- by New Deal democrat
Existing home sales were reported yesterday. Since, although they are about 90% of the market, they have much less effect on the economy than new home sales, I normally don’t pay that much attention.
But I did want to emerge from my vacation hideaway to make a few comments.
1. Inventory is up 11% YoY. Inventory follows prices, and as prices rise, more and more people decide now is a good time to sell their house (especially if they are downsizing). A huge number of people held off selling during the pandemic lockdowns last year in spring. Those houses are going to come back on the market, and I expect inventory to surge as the pandemic recedes.
2. Prices are up 23.4% YoY, almost as insane an increase as last month’s 23.6%.

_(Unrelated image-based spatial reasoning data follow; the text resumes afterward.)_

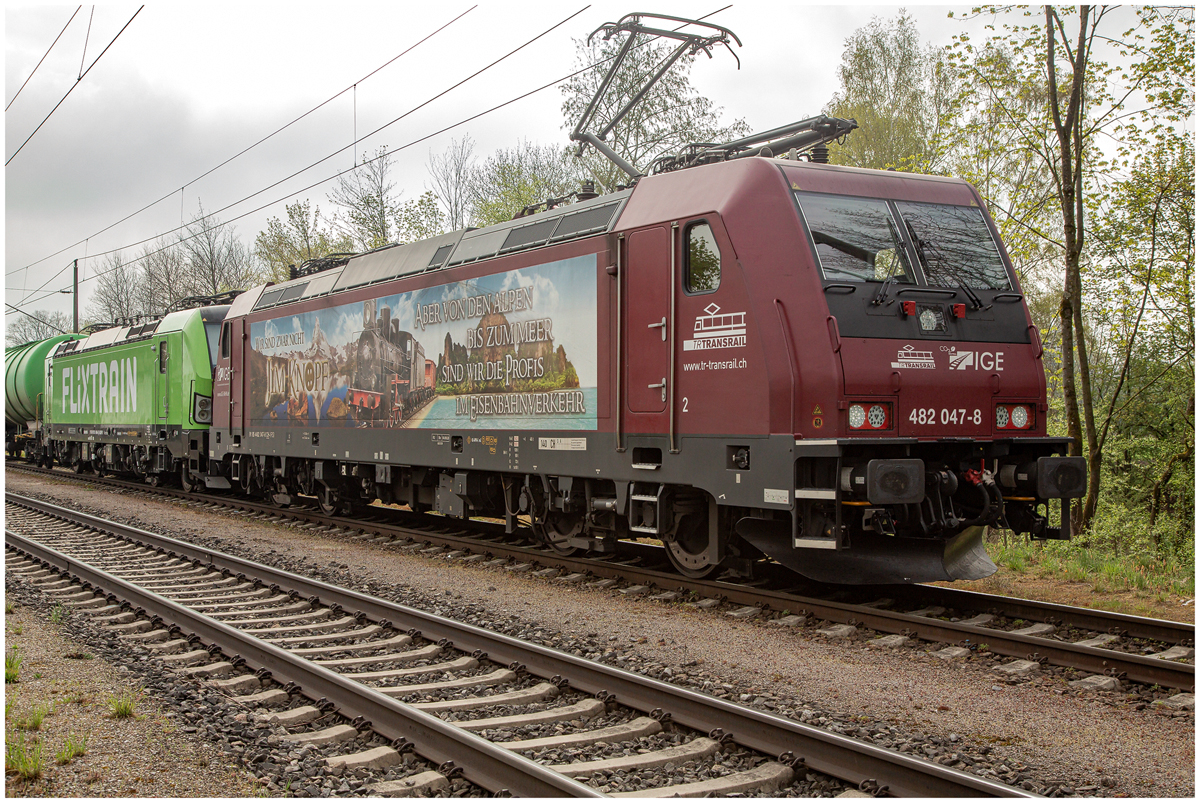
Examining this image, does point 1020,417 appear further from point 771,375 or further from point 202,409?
point 202,409

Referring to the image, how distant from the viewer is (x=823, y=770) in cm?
434

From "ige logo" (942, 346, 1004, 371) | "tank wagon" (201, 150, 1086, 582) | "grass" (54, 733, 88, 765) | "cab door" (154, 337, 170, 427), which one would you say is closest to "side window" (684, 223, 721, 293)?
"tank wagon" (201, 150, 1086, 582)

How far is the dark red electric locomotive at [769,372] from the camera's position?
7.31 meters

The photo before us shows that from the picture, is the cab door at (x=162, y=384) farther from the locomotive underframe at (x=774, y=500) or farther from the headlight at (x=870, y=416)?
the headlight at (x=870, y=416)

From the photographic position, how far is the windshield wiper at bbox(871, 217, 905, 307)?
296 inches

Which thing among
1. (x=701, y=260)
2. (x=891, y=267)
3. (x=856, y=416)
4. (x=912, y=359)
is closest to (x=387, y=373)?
(x=701, y=260)

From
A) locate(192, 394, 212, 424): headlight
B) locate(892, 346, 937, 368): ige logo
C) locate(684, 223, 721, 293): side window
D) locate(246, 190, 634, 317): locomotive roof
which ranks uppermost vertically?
locate(246, 190, 634, 317): locomotive roof

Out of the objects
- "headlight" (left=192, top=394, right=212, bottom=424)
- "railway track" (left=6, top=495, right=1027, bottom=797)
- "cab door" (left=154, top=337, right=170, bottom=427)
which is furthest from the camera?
"cab door" (left=154, top=337, right=170, bottom=427)

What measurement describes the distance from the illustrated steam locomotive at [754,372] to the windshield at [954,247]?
2 centimetres

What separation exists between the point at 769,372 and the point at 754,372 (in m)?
Answer: 0.19

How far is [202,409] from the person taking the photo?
19094 millimetres

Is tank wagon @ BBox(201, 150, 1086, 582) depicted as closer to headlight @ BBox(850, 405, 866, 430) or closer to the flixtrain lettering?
headlight @ BBox(850, 405, 866, 430)

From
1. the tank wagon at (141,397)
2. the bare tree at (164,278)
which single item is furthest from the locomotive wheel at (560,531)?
the bare tree at (164,278)

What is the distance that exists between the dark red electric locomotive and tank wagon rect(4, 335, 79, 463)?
2310 centimetres
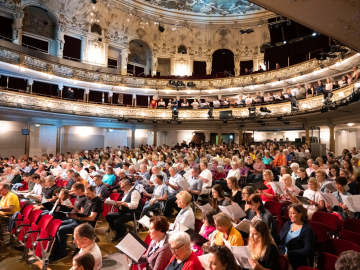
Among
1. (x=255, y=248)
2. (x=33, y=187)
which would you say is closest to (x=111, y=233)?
(x=33, y=187)

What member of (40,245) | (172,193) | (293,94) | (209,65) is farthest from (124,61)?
(40,245)

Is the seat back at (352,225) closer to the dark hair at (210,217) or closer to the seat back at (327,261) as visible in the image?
the seat back at (327,261)

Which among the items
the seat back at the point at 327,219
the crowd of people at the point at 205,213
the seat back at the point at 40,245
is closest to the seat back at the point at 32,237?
the seat back at the point at 40,245

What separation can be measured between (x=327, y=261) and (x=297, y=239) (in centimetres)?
44

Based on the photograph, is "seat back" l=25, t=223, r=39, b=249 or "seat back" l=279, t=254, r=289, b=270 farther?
"seat back" l=25, t=223, r=39, b=249

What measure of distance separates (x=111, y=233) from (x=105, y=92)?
58.1ft

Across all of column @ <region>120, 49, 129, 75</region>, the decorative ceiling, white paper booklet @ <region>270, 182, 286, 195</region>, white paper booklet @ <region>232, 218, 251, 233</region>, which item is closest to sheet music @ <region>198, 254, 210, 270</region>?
white paper booklet @ <region>232, 218, 251, 233</region>

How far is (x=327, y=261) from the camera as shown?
2584 millimetres

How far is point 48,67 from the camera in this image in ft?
56.1

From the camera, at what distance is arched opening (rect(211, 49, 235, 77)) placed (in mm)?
24442

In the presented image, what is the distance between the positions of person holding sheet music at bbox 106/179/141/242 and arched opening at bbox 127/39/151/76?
19.7 meters

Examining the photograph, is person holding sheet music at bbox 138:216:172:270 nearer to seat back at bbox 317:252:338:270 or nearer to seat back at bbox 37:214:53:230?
seat back at bbox 317:252:338:270

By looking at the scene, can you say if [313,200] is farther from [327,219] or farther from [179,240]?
[179,240]

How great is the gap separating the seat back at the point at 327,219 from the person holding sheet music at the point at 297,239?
2.75 feet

3. Prices are even more extreme compared with income as they were at the height of the housing bubble. Using average hourly income, here’s how many hours a person would have to work to buy the median existing home for sale last month vs. the two peaks of the bubble, August 2006 and May 2007:
6/21: 14,147 hours
8/06: 12,889
5/07: 12,585
4. But when we look at monthly mortgage payments as a multiple of average hourly income, prices aren’t nearly as extreme as they were at the peak of the bubble, because mortgage rates in June averaged 2.98%, vs. 6.52% in August 2006 and 6.26% in May 2007:
6/21: 59.5 hours
8/06: 81.6
5/07: 77.6
So, as insane as existing home prices appear now, they could still rise substantially higher. Nevertheless, as they continue to rise, I expect sales to continue to decline (unless mortgage rates come down significantly more).